Iran enjoyed a boom in oil prices in the decade to 2014. As oil money flowed, the government spent profligately. Petrodollars were used to hold rial’s value steady, pay subsidies on fuel and food staples, and embark on capital projects. To handle all the cash many banks were created, as the period also saw to deregulation in finance.
Furthermore, to enact fiscal and monetary policies without protest from the central bank, the CBI was brought ever closer under the president’s control, losing what little independence it had.
Central bank governors were swapped more often than engine oil in a car. The result was formation of credit institutions and banks that were fully independent from government oversight.
Sins of the Past
It did not take long for the consequences to catch up. Prompted by sanctions, Iran’s unit of value, rial, devalued by 70%, almost overnight in 2012.
As businesses went bust, dud loans piled up. The government also fell behind on its promises to contractors and had to borrow heavily from banks. The combination has left the financial system in ruin.
The government owes banks around $30 billion. Banks also have nearly $30 billion in bad loans, at least officially. Unofficially they have been shoving the dirt under the carpet.
About 75% of the $100 billion lent by banks last year was used to reschedule existing debt because debtors could not repay their loans. If you put the figures together, they are worth over 40% of GDP. Alarming?
The Good, the Bad and the Illegal
“Bank assets consist of borrowing to the government, overdue debt and investment in construction and housing. Not much is liquid,” Nili said.
The banks have been limping on by the grace of attracting deposits and borrowing from the central bank. They have been competing for them, driving up rates.
On paper, the central bank has capped deposit rates to 20%, but the actual cost of money is way higher. Consider that interbank borrowing rates are around 25% per year.
“Luring in deposits is only for the sake of survival and their repayment is impossible,” said Abdoh-Tabrizi.
Illegal credit institutions, which control a quarter of all the cash, are exacerbating the situation by beating the rates banks are offering. The central bank’s attempts to smoke them out have been futile.

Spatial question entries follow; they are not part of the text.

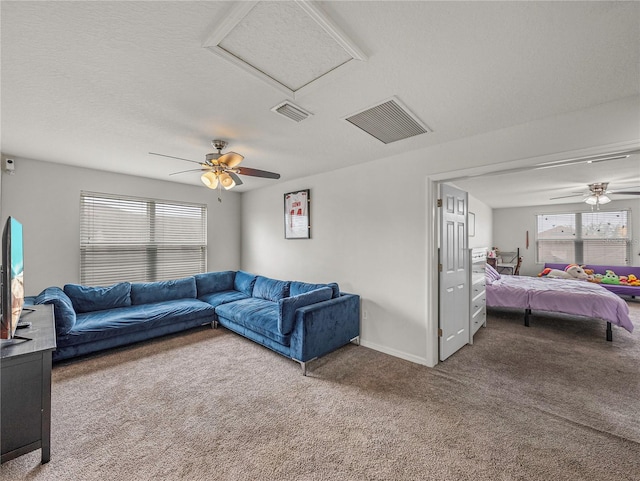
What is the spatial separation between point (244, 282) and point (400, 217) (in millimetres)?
3050

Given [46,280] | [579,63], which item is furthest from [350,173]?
[46,280]

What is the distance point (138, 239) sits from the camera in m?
4.39

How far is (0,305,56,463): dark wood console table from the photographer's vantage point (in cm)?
152

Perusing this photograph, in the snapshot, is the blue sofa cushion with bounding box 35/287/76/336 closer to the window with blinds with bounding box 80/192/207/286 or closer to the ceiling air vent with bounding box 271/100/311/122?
the window with blinds with bounding box 80/192/207/286

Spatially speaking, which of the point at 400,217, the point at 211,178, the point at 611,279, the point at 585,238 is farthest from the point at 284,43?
the point at 585,238

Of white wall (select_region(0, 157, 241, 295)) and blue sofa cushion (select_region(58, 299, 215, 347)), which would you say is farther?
white wall (select_region(0, 157, 241, 295))

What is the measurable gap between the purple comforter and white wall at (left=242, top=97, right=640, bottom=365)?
2.53 m

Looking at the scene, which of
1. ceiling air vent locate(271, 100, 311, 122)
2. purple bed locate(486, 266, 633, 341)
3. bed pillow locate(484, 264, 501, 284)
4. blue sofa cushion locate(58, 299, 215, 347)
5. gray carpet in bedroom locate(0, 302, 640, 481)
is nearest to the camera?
gray carpet in bedroom locate(0, 302, 640, 481)

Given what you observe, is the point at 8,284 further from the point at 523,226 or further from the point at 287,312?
the point at 523,226

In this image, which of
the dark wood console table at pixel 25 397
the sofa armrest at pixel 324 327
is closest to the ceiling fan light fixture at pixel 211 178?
the sofa armrest at pixel 324 327

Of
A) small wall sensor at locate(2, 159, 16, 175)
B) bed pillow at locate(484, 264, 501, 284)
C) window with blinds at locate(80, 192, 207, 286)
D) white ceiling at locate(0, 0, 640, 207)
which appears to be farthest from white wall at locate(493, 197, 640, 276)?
small wall sensor at locate(2, 159, 16, 175)

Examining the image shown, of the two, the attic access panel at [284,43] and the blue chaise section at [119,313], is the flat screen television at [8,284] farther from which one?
the attic access panel at [284,43]

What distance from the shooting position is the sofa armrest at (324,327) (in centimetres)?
281

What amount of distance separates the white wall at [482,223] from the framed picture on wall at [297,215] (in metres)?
3.90
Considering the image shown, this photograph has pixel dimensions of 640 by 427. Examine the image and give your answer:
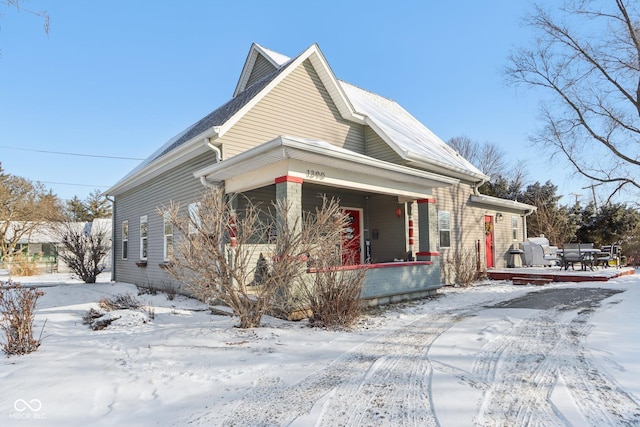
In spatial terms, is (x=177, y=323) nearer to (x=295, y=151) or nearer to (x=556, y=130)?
(x=295, y=151)

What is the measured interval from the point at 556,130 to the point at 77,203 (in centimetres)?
4681

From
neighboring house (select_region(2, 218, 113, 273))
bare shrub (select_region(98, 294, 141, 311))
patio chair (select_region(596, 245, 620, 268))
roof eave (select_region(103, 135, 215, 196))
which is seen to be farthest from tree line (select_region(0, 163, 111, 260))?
patio chair (select_region(596, 245, 620, 268))

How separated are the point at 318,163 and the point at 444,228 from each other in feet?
22.3

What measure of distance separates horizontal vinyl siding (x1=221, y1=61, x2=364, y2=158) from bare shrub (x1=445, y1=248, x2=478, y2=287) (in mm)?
4676

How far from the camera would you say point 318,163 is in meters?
7.00

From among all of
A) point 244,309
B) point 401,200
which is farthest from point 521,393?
point 401,200

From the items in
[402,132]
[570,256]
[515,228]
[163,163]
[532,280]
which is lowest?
[532,280]

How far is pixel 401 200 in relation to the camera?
10641mm

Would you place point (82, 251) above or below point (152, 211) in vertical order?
below

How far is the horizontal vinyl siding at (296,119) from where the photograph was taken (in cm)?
892

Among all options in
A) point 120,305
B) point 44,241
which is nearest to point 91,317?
point 120,305

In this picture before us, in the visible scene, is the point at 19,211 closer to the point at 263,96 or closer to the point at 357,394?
the point at 263,96

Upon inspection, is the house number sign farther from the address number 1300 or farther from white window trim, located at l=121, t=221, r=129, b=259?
white window trim, located at l=121, t=221, r=129, b=259

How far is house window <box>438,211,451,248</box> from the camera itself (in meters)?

Abdoh-Tabrizi says it’s the judiciary’s job to counter their actions. “Bad banks and good banks have to be discerned between, and illegal lenders punished.”
Costly Solutions
The situation needs containment, Nili believes.
There have been pushes to merge banks and raise their capital, but that could send financially sound banks down with the bad.
The high cost of borrowing is hurting everywhere. As interest rates remain prohibitively high, more businesses are going into default and more non-performing assets are piled up on bank balance sheets.
Also, as inflation drops further away from interest rates—inflation rate has declined from a peak of 45.1% to below 15%—investments other than bank deposits lose color and consumers opt for saving rather than spending.
So far, the government has been buying time. But as The Economist wrote recently: “Shoveling problems under the carpet does not get rid of them. Firms that ought to go bust stagger on; dud loans pile up on banks’ balance-sheets; excess capacity in sectors leads to dumping elsewhere. All this saps growth, but it also puts off the threat of a severe crisis.”
But real solutions require money the government does not have, at least for now. The release of Iran’s assets will give the government new teeth for the fight.
The debt has to be bought off by a debt restructuring company and then sold. There is a consensus on that, said Nili.
However, such a policy needs considerable resources.
“Some countries have set aside 20% of their GDP for this.”
Nili thinks over $30 billion are needed for this, at least.
“As long as the banks’ issue is unresolved and interest rates remain high, all other economic issues will remain unsolved,” said the presidential advisor.
With few options left, Abdoh-Tabrizi suggests, “Banks should maintain the status quo and add any earnings to their reserves.”